ANA NAVARRO, CNN POLITICAL COMMENTATOR: I have absolutely no idea what it is because, frankly, it is a moving target. It's very difficult to figure out what the position is. What we saw yesterday was two Warren spokespeople from the same campaign. One said it was a changing, the other one said absolutely no change. Bottom line, he's held more positions now than the Kama Sutra.

We just saw that from Congresswoman Marsha Blackburn, bless her soul, she had to speak to what Congress is doing because being able to articulate what the Trump campaign is advocating has become an extremely difficult task. If you can do it, good for you. I can't tell you what the current decision is. I can tell you the last thing he said, the last statement from Donald Trump, was that it was an absolute and complete shutdown of Muslims entering the United States. If he has changed, it will be a pivot. That is yet to see. And we will see it if and when it comes out of his mouth.

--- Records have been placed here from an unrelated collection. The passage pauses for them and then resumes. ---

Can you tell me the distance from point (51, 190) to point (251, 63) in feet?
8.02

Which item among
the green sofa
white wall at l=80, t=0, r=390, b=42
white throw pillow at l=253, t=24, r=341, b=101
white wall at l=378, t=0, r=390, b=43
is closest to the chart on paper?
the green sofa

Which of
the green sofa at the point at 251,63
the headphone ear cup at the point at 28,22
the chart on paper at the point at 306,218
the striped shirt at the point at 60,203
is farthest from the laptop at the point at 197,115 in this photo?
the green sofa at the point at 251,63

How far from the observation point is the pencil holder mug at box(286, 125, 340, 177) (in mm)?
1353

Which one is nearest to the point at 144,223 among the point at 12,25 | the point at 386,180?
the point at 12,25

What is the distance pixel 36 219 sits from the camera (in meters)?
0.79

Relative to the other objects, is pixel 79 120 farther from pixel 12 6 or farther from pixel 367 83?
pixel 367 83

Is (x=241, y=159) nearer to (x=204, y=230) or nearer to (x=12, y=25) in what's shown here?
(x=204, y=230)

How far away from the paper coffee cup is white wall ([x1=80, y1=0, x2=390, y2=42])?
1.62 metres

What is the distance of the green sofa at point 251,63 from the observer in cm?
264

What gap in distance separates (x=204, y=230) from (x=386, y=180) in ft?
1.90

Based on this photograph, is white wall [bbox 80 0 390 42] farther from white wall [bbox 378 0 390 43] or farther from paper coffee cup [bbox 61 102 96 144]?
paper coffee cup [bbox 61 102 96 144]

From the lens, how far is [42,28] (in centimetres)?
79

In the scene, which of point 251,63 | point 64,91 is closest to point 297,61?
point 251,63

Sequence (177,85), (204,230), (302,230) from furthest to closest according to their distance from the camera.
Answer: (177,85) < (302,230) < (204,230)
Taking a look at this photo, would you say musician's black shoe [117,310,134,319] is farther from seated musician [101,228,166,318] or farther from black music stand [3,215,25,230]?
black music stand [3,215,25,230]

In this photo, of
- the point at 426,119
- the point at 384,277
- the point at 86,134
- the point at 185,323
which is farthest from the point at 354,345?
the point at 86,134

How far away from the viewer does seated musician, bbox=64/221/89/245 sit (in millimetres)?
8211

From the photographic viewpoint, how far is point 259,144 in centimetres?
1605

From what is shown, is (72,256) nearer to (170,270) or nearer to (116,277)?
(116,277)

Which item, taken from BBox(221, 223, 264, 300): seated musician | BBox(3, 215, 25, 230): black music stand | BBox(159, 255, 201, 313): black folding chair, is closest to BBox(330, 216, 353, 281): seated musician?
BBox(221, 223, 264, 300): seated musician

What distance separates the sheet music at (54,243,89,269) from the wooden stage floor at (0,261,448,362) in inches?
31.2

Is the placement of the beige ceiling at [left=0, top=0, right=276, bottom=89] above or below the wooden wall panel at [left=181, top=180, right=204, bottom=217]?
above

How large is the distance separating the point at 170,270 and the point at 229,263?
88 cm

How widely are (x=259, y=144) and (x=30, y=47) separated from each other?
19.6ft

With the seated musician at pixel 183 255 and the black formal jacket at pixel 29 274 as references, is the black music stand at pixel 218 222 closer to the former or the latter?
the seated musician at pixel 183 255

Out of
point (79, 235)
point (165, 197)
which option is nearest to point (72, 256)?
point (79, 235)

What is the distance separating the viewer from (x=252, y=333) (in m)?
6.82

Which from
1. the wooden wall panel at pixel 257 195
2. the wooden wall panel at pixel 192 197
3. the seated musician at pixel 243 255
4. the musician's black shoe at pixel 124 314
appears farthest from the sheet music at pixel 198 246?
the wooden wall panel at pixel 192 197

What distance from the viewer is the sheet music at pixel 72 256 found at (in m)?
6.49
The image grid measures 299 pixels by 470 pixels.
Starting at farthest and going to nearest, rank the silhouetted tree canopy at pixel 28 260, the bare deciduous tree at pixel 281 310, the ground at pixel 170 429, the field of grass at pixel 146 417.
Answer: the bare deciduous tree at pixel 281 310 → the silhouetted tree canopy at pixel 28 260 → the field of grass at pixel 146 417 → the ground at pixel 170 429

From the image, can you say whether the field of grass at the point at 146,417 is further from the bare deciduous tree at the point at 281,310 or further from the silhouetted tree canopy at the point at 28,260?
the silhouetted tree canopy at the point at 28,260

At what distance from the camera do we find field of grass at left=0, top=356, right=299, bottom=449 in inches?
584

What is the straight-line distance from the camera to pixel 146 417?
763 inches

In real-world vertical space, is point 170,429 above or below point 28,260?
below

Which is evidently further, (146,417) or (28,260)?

BOLDUAN: Jason, if it's a pivot, does it make you happy? This is what -- when you look at the numbers in exit polls, during the primary in South Carolina, 75 percent of Republican primary voters agreed with the all-out complete ban the way Donald Trump originally prescribed it. Super Tuesday, two-thirds of GOP primary voters supported him. This is one of the things, why they supported him. This is one of the things that got him where he is today. And now he's pivoting.

JASON OSBORNE, TRUMP SUPPORTER & BEN CARSON CAMPAIGN WORKER: No, I wouldn't say it's a policy. BOLDUAN: What?

OSBORNE: I think you have to look at the broader complex -- you have to look at what he has been saying all along, which is there's been a deep concern among Americans that state-sponsored terrorism should be restricted -- those people coming from countries where there is state- sponsored terrorism.